ACTIVITY LIST =
- 1) According to the Chinabank text, which Pampanga-based bank did Chinabank acquire in 2012?
- 2) Print, word for word, the portion of the Chinabank text that opens with the words containing "Chinabank has been" and closes with "in the country.".
*** Opening of READING TEXT ***
Chinabank has been involved in strategic alliances to expand and strengthen its operations. In 2007, it entered into a Bancassurance joint venture with the Manulife, one of the leading insurance companies in the world, to form Manulife China Bank Life Assurance Corporation (MCBLife), and acquired the majority shares in Manila Bank, one of the oldest savings banks in the country.

In 2008, Chinabank's thrift bank subsidiary China Bank Savings (CBS) began operations. Positioned to be an alternative to traditional banking, CBS targets entry level and start-up customers to asset accumulators, offering products and services that match different life stages, like basic deposit products for those building up their savings, basic loan products to fund personal dreams, and investment products. In 2012, Chinabank acquired Pampanga-based Unity Bank, which was merged with CBS in 2014. In the same year, Chinabank acquired Planters Development Bank (Plantersbank).
*** Close of READING TEXT ***
*** Opening of DATA BELOW ***
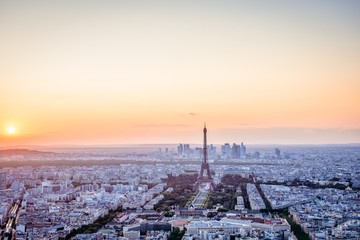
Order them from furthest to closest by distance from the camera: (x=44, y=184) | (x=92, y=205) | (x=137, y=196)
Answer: (x=44, y=184) < (x=137, y=196) < (x=92, y=205)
*** Close of DATA BELOW ***
TASK ANSWERS =
- 1) Unity Bank.

- 2)
Chinabank has been involved in strategic alliances to expand and strengthen its operations. In 2007, it entered into a Bancassurance joint venture with the Manulife, one of the leading insurance companies in the world, to form Manulife China Bank Life Assurance Corporation (MCBLife), and acquired the majority shares in Manila Bank, one of the oldest savings banks in the country.